Background information
- Born: California, US
- Died: December 20, 2015 (aged 55)
- Genre: Drum and bugle corps
- Occupations: Musician, instructor, designer
- Instrument: French horn
- Formerly of: Santa Clara Vanguard; Madison Scouts; Phantom Regiment; Blue Stars; Bushwackers;
- Awards: Vanguard Hall of Fame (2014); Gail Royer Memorial Vanguard of the Year (2000);

= Myron Rosander =

American visual designer

Myron Stewart Rosander (1960 – December 20, 2015) was a performing member, visual instructor, and visual designer for the Santa Clara Vanguard Drum and Bugle Corps and later a visual designer for the Phantom Regiment Drum and Bugle Corps. He was inducted posthumously into the Drum Corps International Hall of Fame in 2016.

== History ==
Rosander was born and raised in Northern California where he was introduced to drum corps in 1974 at the age of 13. He once reflected that watching the Santa Clara Vanguard (SCV) Drum and Bugle Corps was 10 minutes that changed his life forever. He marched French horn for Vanguard from 1976 to 1980 during which the group earned a championship in 1978.

After he aged out, he became a professional visual designer. His lengthy career includes being a visual designer and assistant director for the Santa Clara Vanguard, spanning 30 years of involvement. He was inducted into the corps’ Hall of Fame in 2014 and was a recipient of the “Gail Royer Memorial Vanguard of the Year” award in 2000.

Despite Rosander's success winning championships, he never wavered from his personal mantra of what the pageantry arts were truly all about: personal growth as a responsible person.

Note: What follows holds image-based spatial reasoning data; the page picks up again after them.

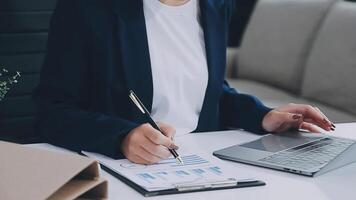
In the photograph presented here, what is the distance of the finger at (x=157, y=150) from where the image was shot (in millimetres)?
1075

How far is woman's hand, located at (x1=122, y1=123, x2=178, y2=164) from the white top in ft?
0.86

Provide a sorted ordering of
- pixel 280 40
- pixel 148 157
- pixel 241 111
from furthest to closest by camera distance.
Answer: pixel 280 40 → pixel 241 111 → pixel 148 157

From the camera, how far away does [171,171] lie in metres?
1.04

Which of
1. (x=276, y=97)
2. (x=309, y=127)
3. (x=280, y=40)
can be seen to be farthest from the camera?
(x=280, y=40)

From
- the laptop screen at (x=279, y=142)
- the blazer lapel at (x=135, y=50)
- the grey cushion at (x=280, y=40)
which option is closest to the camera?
the laptop screen at (x=279, y=142)

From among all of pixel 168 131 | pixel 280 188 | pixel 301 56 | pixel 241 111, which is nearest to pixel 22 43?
pixel 241 111

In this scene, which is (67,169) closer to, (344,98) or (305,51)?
(344,98)

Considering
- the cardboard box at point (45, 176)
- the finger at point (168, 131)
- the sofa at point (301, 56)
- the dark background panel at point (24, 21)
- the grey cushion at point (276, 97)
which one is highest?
the dark background panel at point (24, 21)

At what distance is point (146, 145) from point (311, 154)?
308 millimetres

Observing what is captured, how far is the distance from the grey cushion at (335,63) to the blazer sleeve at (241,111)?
4.19 feet

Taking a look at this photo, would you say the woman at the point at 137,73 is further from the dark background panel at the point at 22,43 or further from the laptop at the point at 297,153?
the dark background panel at the point at 22,43

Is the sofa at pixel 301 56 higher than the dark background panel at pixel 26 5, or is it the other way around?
the dark background panel at pixel 26 5

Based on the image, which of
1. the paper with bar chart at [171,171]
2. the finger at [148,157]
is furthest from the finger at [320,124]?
the finger at [148,157]

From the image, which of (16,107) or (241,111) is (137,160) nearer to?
(241,111)
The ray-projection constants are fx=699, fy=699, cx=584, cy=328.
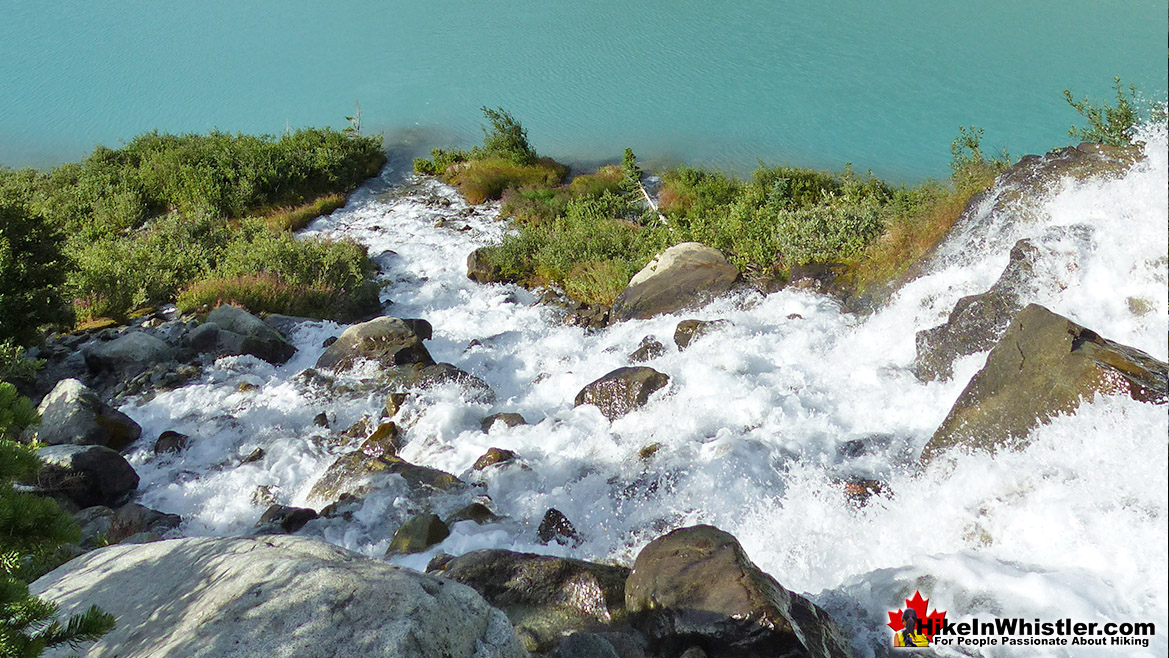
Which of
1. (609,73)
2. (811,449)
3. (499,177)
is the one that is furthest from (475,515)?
(609,73)

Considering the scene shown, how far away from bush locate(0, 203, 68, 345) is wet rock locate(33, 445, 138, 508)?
119 inches

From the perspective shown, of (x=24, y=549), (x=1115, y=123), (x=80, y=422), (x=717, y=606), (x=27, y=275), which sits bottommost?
(x=80, y=422)

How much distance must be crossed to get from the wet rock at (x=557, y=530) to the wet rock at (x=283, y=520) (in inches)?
96.6

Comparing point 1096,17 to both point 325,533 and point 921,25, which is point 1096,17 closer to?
point 921,25

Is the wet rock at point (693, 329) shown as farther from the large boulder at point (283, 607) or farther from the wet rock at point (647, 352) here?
the large boulder at point (283, 607)

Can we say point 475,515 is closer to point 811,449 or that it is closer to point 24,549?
point 811,449

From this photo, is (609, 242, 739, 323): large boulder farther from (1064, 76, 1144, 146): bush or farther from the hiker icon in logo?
the hiker icon in logo

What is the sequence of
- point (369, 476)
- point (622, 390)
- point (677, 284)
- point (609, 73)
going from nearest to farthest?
point (369, 476)
point (622, 390)
point (677, 284)
point (609, 73)

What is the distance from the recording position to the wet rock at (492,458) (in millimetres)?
8266

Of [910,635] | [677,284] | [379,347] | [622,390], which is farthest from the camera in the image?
[677,284]

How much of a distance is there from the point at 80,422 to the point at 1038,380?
10.8 meters

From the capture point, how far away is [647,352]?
10.8 meters

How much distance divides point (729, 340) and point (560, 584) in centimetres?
568

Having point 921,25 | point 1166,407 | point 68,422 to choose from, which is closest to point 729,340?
point 1166,407
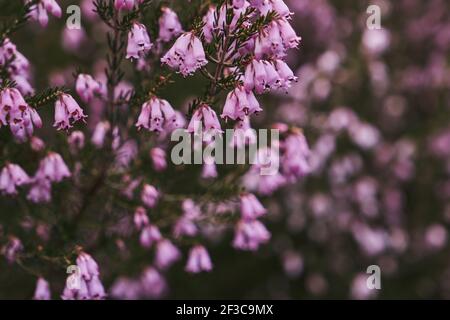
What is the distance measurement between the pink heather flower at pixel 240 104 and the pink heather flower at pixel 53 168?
1.39 m

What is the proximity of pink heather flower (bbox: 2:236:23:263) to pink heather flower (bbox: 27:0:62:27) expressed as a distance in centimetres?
146

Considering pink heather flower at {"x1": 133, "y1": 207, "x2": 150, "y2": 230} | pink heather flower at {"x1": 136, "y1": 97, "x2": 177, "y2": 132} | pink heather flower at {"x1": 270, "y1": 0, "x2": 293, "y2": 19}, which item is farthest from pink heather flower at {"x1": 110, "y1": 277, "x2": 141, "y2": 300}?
pink heather flower at {"x1": 270, "y1": 0, "x2": 293, "y2": 19}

Rosander's other drum corps work includes visual designer for the Blue Stars in 2012, Phantom Regiment in 2010, and Madison Scouts in 2006. He has also designed for the Bushwackers all-age drum corps and many high school bands including L.D. Bell from Hurst, Texas. Rosander served on the DCI Task Force, participated in clinics, and was a judge for Bands of America as well as indoor competitions.